For some context, I was struggling a lot with my depression back when I was a teenager. My family would always bring me and my sibling to church every Sunday, and I’d always go to the Youth sessions. Anytime I was there, I really wanted to “be closer” to God so that He could heal my pain and suffering. I even tried Bible Study so that I could deepens my faith. And whenever I felt like I’m slacking, if I felt that my prayers weren’t enough, and I was still depressed and miserable, I blamed myself for “not being a good Christian.” Most of these were self-inflicted, but I also didn’t really have a support where I could explore my doubts in my faith because most of the people I’m surrounded with were devout Christians (my parents, people in church).
It was only after I moved away and had my own space to self-reflect that I realised…I never asked why I believed in Christianity. I didn’t really know if I really believed in God, and I was never really given a choice as my parents would take me to church every Sunday since I was little. Granted, it wasn’t their fault, but as I grew up, I realised that religion wasn’t really for me.
This is not to say that you should quit your faith. However, you have to ask yourself why you believe in that faith to really find your peace with it. It doesn’t help that your grandma expects you to keep praying and praying, so there’s that peer pressure that burdens you. There’s this expectation that is put on you to be this faithful person, and that’s really not fair. Faith should be a personal journey, and it’s no one’s business what that journey will be like.
I wish you the best, OP. I hope you get that chance and safe space to truly reflect within yourself.
Hello there,
As someone who grew up in a Christian household while struggling with mental health issues, I can relate to this post… My family especially my mum used to tell me to pray or turn to God to “help me with my problems” and whenever I was still struggling, I used to feel a lot of guilt and think I’m not a good enough as a Christian…
However over time I learnt over time is that religion is a personal journey and it’s something for you to really figure out, no one can force it upon you, it’s definitely hard to not give in and feel pressured - I think what helped me is really trying out family therapy and having that avenue to express my thoughts and feelings in a controlled environment- it’s not easy, it took a lot of hard work and mutual understanding, there were many moments of angst but it was worth it in the end, my mum and the people around me started toning down
Your beliefs is yours to make and own, I hope yo u find clarity in this journey.
I totally understand you @user021571 . Practising your religion is highly personal. everyone does that in different ways. Some people visit places of worship regularly, some recite their prayers without fail, some celebrate religious festivals without fail and the list basically goes on… People cannot judge your religious beliefs using their metrics. As long as you practice your religion without fail, that shouldn’t be a problem.
My narcissistic gran, often uses religion to guilt trip me. But, the thing is that, I am closer to god than I am with my gran. It might sound cheesy, but the fact is that, religion is what that is keeping me sane nowadays.
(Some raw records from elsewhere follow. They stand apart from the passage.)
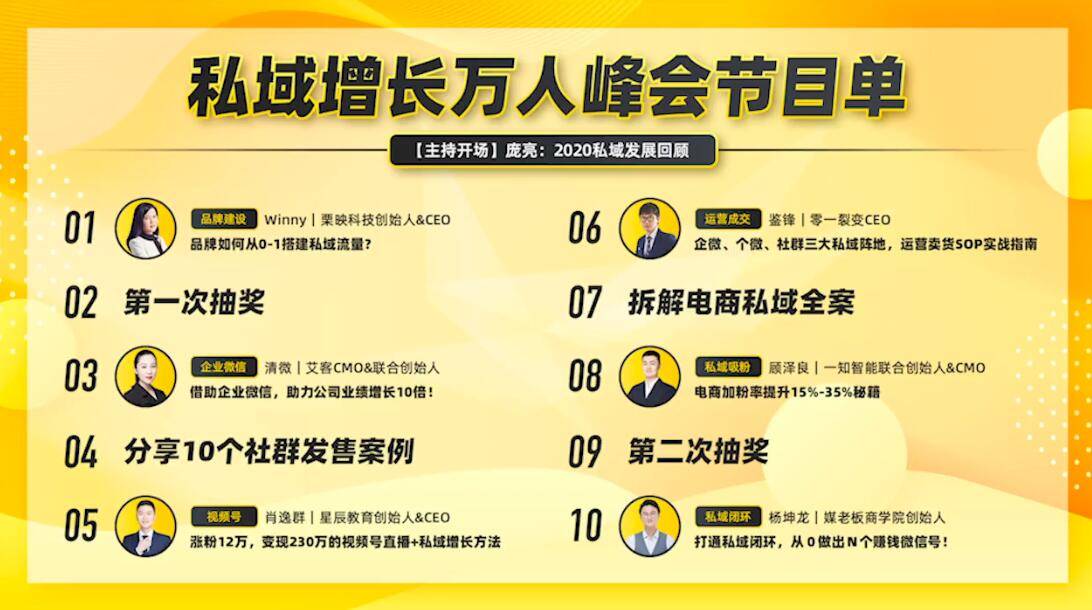 私域增长万人峰会节目单

【主持开场】庞亮：2020私域发展回顾

01 品牌建设 Winny | 栗映科技创始人&CEO
品牌如何从0-1搭建私域流量？

02 第一次抽奖

03 企业微信 清微 | 艾客CMO&联合创始人
借助企业微信，助力公司业绩增长10倍！

04 分享10个社群发售案例

05 视频号 肖逸群 | 星辰教育创始人&CEO
涨粉12万，变现230万的视频号直播+私域增长方法

06 运营成交 鉴锋 | 零一裂变CEO
企微、个微、社群三大私域阵地，运营卖货SOP实战指南

07 拆解电商私域全案

08 私域吸粉 顾泽良 | 一知智能联合创始人&CMO
电商加粉率提升15%-35%秘籍

09 第二次抽奖

10 私域闭环 杨坤龙 | 媒老板商学院创始人
打通私域闭环，从 0 做出 N 个赚钱微信号！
I also want to share an incident with you. Once when I was riding home on the mrt, I saw a gentle man doing his evening prayers in a crowded train. I was simply awestruck! Wow, kudos to him for practicing his religion to the max. ![]()
Don’t worry, choosing to have religious beliefs is highly personal. You can either believe or choose not to believe in the supernatural. Just be sure with your decision. It’s even more problematic if you are not clear about that.